Entre os principais desafios identificados durante os trabalhos estiveram os atrasos nos processos de nacionalidade e registos, a necessidade de preservar a língua portuguesa entre os mais jovens e lusodescendentes e a urgência de assegurar uma efetiva renovação geracional no associativismo português em Macau.
A mesa-redonda subordinada ao tema “O Papel das Instituições da Comunidade no Futuro de Macau” reuniu Amélia António, presidente da Casa de Portugal em Macau, Miguel de Senna Fernandes, presidente da Associação dos Macaenses, e José Luís de Sales Marques, presidente do Conselho Permanente do Conselho das Comunidades Macaenses.
O debate incidiu sobre os desafios que se colocam às organizações de matriz portuguesa e sobre a necessidade de adaptar as suas estruturas às exigências de uma comunidade em transformação.
Seguiu-se o painel “O Futuro da Comunidade: Visões e Propostas dos Novos Valores”, moderado por António Monteiro, presidente da Associação dos Jovens Macaenses.
Participaram nesta sessão Gilberto Camacho, André Ritchie, Elisabela Larrea e Daniel Senna Fernandes, que apresentaram propostas e reflexões sobre o papel das novas gerações na construção do futuro coletivo da comunidade portuguesa em Macau.
De acordo com comunicado do CCP na China, os intervenientes demonstraram “notável qualidade, desinibição e assertividade”, contribuindo para um debate participado e orientado para soluções concretas.
Após as apresentações, realizou-se um período de perguntas e respostas, permitindo uma interação direta entre os oradores e os participantes presentes no auditório.
Outro dos momentos relevantes do encontro foi a apresentação do protótipo do Portal da Diáspora Luso-Descendente, conduzida por José Basto da Silva, que apresentou os objetivos da futura plataforma destinada a reforçar a ligação entre comunidades portuguesas espalhadas pelo mundo.

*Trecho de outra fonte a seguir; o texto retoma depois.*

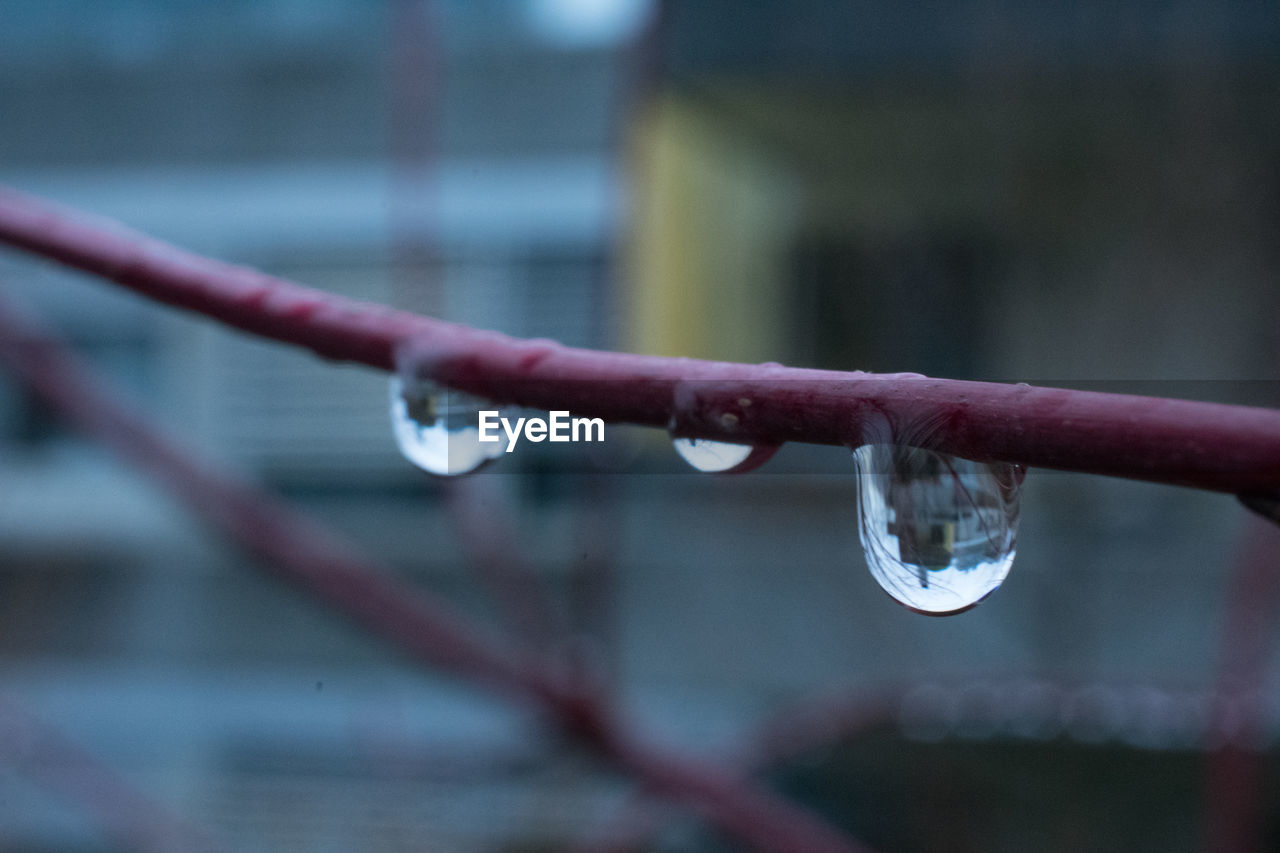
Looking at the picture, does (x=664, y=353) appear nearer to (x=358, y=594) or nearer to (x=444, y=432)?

O seminário ficou igualmente marcado pela assinatura de dois protocolos de cooperação: um entre o CCP do Círculo da China e o Instituto Internacional de Macau, “visando o aprofundamento da colaboração institucional, e outro entre o CCP-CC, o Conselho das Comunidades Macaenses e o Instituto Internacional de Macau, destinado ao desenvolvimento do Portal da Diáspora Luso-Descendente”.
No comunicado final, os participantes reconheceram de forma unânime a qualidade da iniciativa, destacando “a excelência do evento”, “a dinâmica das intervenções” e a importância de criar espaços onde possam coexistir diferentes perspectivas em torno de objetivos comuns.
Entre os testemunhos recolhidos pela organização, um dos participantes considerou que “foi um excelente evento, dos melhores que já se viram em Macau”.
“A oportunidade de dar voz a pessoas com pensamentos diferentes, mas com objetivos comuns, criou uma dinâmica fantástica. Foi sensacional. Este deve ser o primeiro de muitos eventos sobre esta temática”, acrescentou.